The family of a 75-year-old woman who say she was scheduled to have her stomach removed at Dublin's Mater hospital after initial tests wrongly indicated she had stomach cancer now want a full inquiry into what happened.
Kathleen Byrne, who is the mother of Patients Together founder Janette Byrne, had a biopsy at the hospital last October and was told it indicated she had stomach cancer.
The family were told she would have to have her stomach removed. They suggested another biopsy might be in order to double-check the diagnosis but claim they were told there was no need and that the surgery would go ahead.
Mrs Byrne was booked to have her operation on November 16th and, at a pre-operative clinic a few days before her surgery, her family again questioned the diagnosis. They said that while she had been admitted to the hospital with abdominal pain in October, she was now feeling a lot better.
They were shown a letter stating that the initial biopsy "showed well differentiated adenocarcinoma of the stomach". They then, according to Janette Byrne, accepted the diagnosis.
But on the morning before her surgery was due to take place, she was called for a further biopsy. When the family asked why, Janette says they were told the hospital was just "crossing the Ts and dotting the Is".
After this biopsy, they were told there were some "discrepancies" and Kathleen's operation was cancelled. She was discharged the following day.
When the family questioned the second biopsy, they were led to believe, Janette claims, that she still had cancer but that it just wasn't showing up.

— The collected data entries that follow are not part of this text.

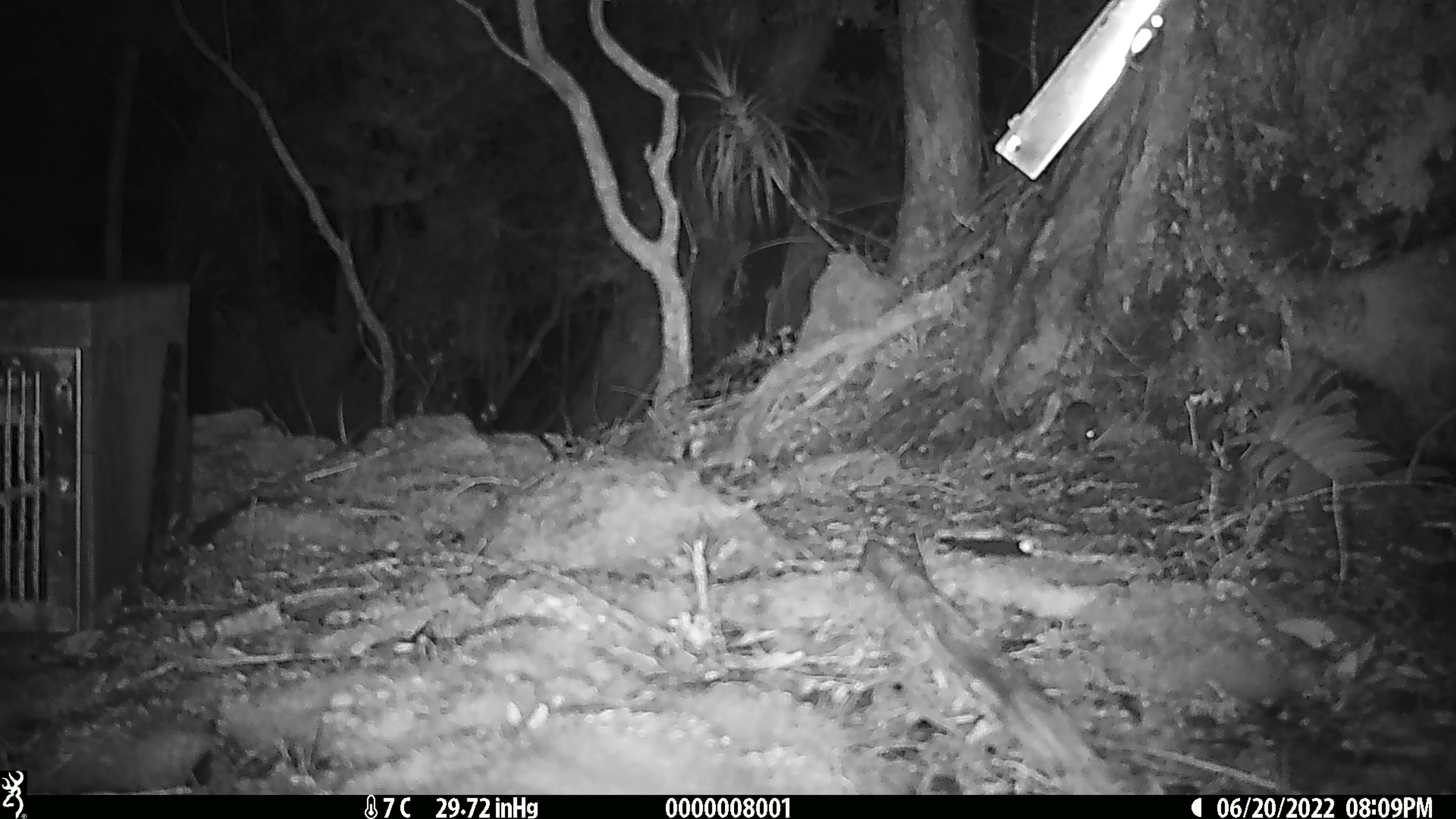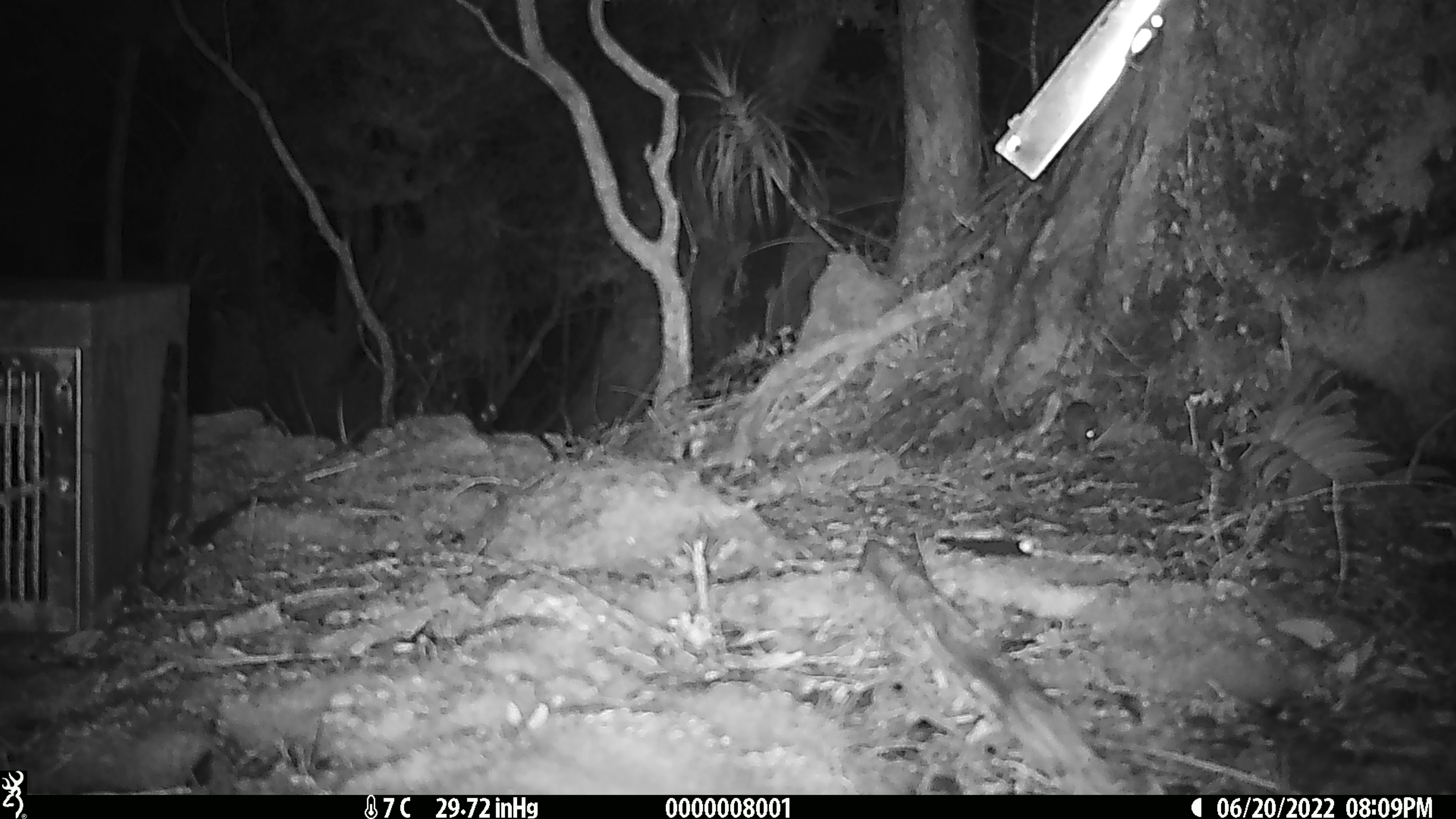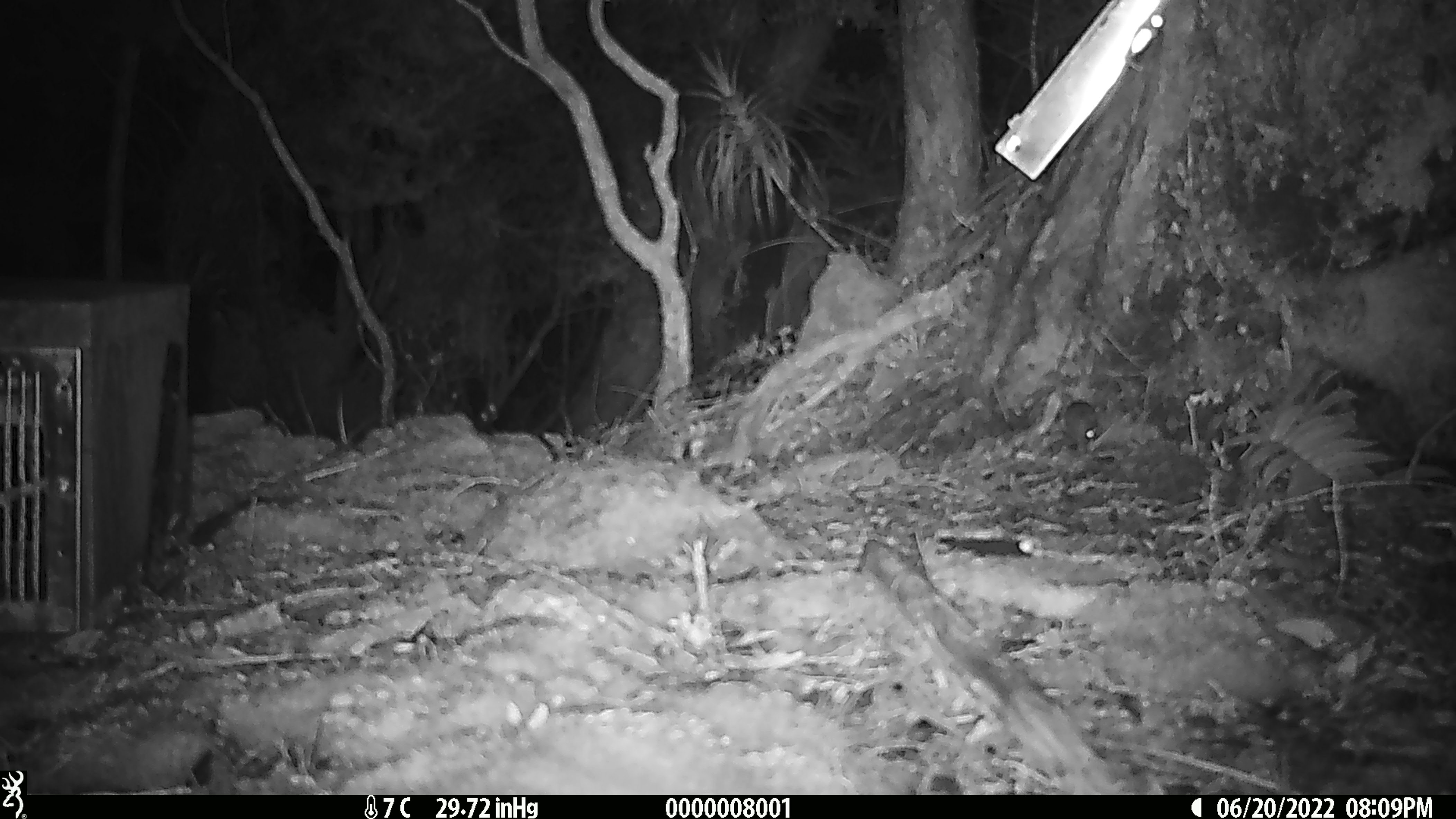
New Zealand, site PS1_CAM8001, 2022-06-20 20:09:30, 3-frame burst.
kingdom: Animalia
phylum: Chordata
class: Mammalia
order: Rodentia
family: Muridae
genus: Mus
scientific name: Mus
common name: mouse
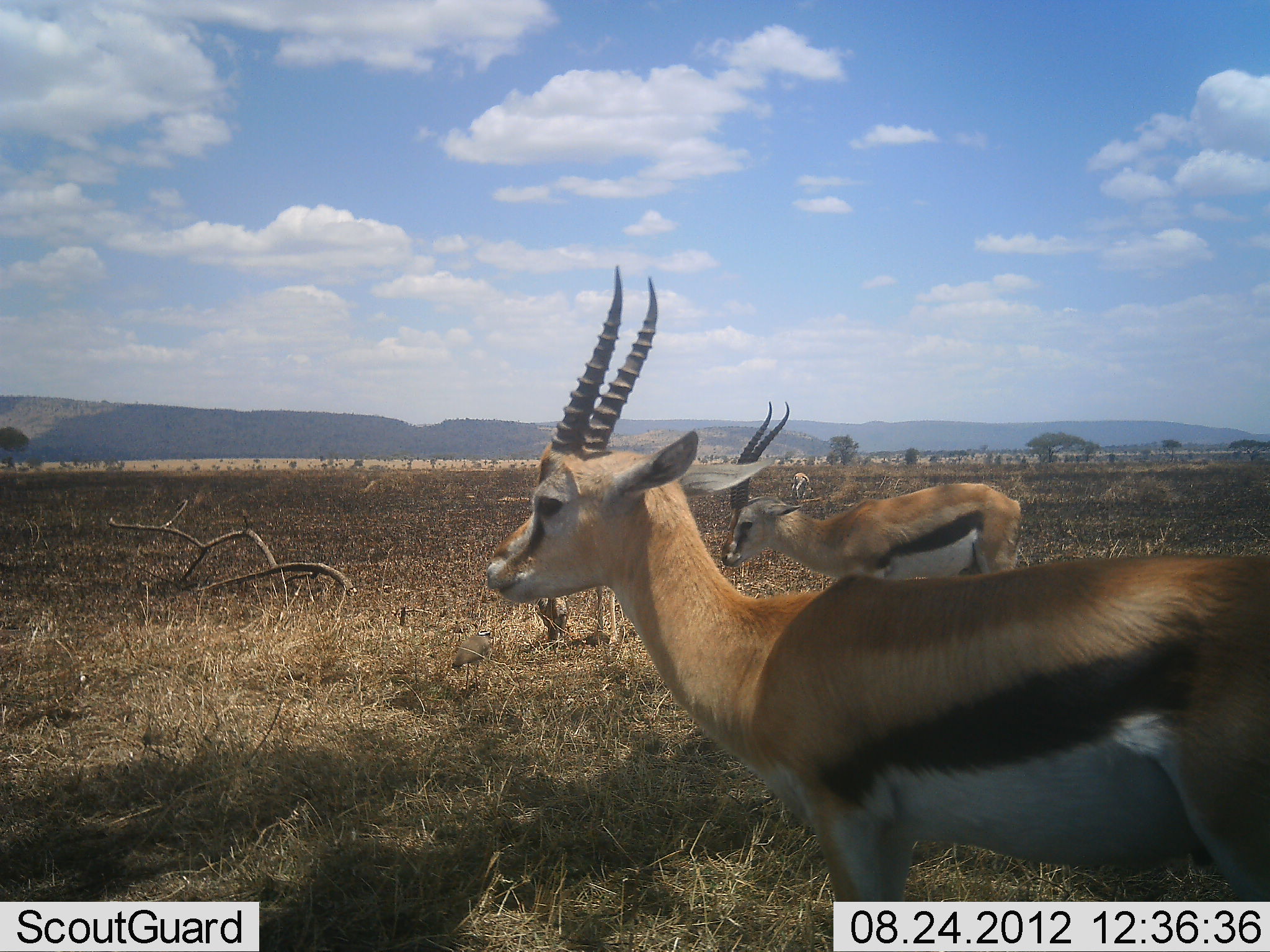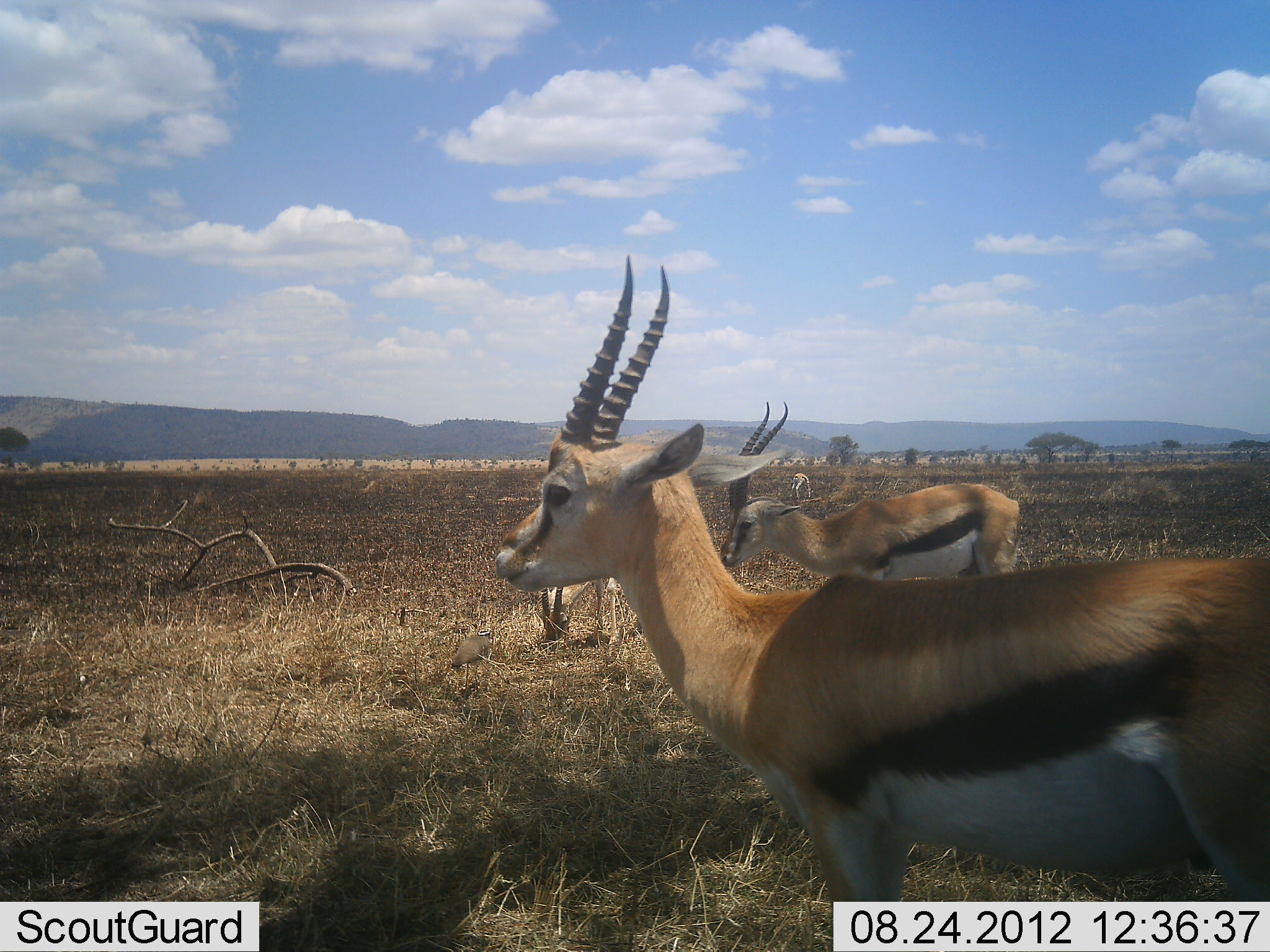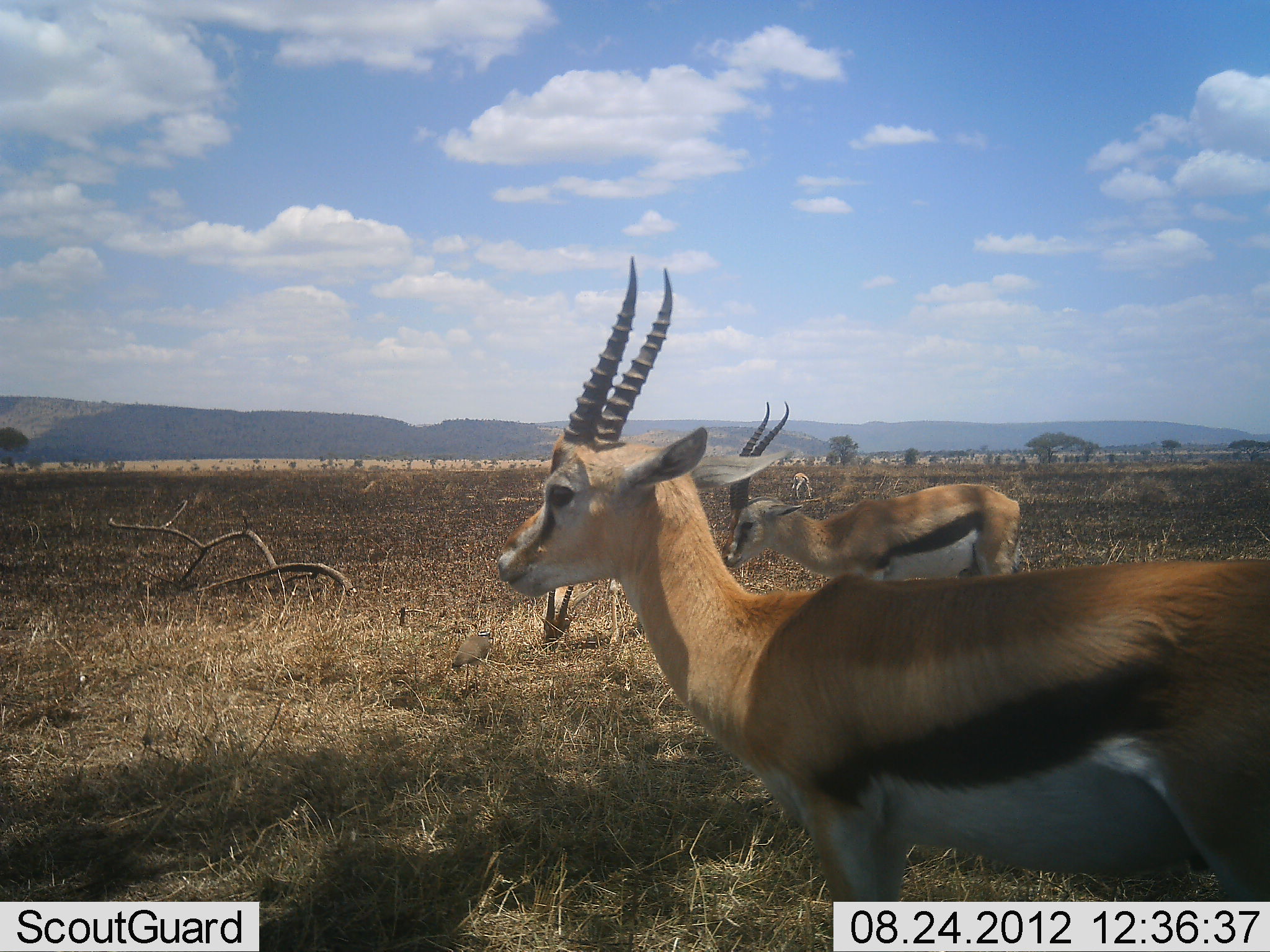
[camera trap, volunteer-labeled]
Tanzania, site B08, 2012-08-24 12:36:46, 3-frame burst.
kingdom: Animalia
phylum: Chordata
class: Mammalia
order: Artiodactyla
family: Bovidae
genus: Eudorcas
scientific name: Eudorcas thomsonii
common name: thomson's gazelle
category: gazellethomsons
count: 3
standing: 100%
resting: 9%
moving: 0%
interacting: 0%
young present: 0%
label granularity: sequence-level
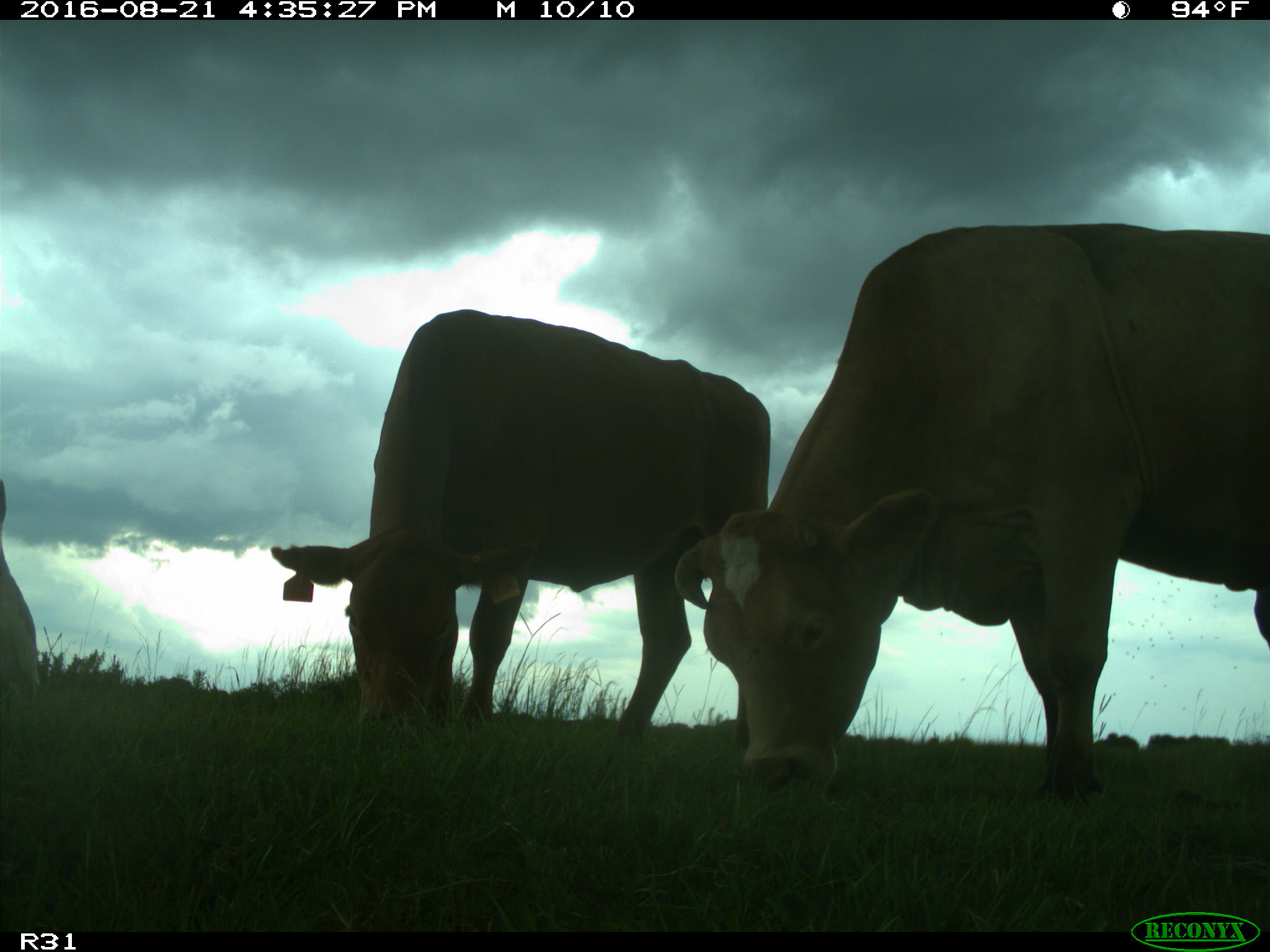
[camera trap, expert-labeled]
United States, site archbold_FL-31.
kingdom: Animalia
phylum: Chordata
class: Mammalia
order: Artiodactyla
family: Bovidae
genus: Bos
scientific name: Bos taurus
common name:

Her mother then received a letter stating she was being transferred to Beaumont Hospital.
A separate letter seen by The Irish Times, dated November 20th, indicates this was for a second opinion and that the second set of biopsies at the Mater had "showed no evidence of malignancy". It also advised Beaumont that if surgery should be required, it should take place at Beaumont.
Further biopsies at Beaumont indicated Mrs Byrne did not have stomach cancer. Another letter, from Beaumont to the Mater in March this year, reveals that UK pathologist Prof Neil Shepherd reviewed all the biopsies and, in his opinion, "there was no evidence of malignancy in the initial gastric biopsies" taken at the Mater.
The Byrne family now want a full investigation. They want the Mater to look at its policy of proceeding with full gastrectomy (stomach removal) on the basis of a first biopsy result. "If we hadn't kept on about it, my Mum would have had her stomach out," Janette said yesterday.
She said they had been anxious about double-checking the diagnosis, as there was media coverage at that time of Meath man Alan O'Gorman, who sued St Vincent's hospital for removing his stomach in error. He was awarded €450,000 in damages.
A spokesman for the Mater said there would be no inquiry in this case, and claimed the Byrne family had received "repeated explanations of Mrs Byrne's programme of care". Furthermore, he said the hospital proceeded with a second biopsy itself on Mrs Byrne, and not at the family's insistence.
"The hospital's record of events differs significantly from the Byrne family's statement in numerous respects and the hospital rejects various allegations of wrongdoing," he said. He added that Mrs Byrne's was a "highly complex case".
Mrs Byrne stressed she just wants to find out how the initial misdiagnosis occurred and has no interest in compensation.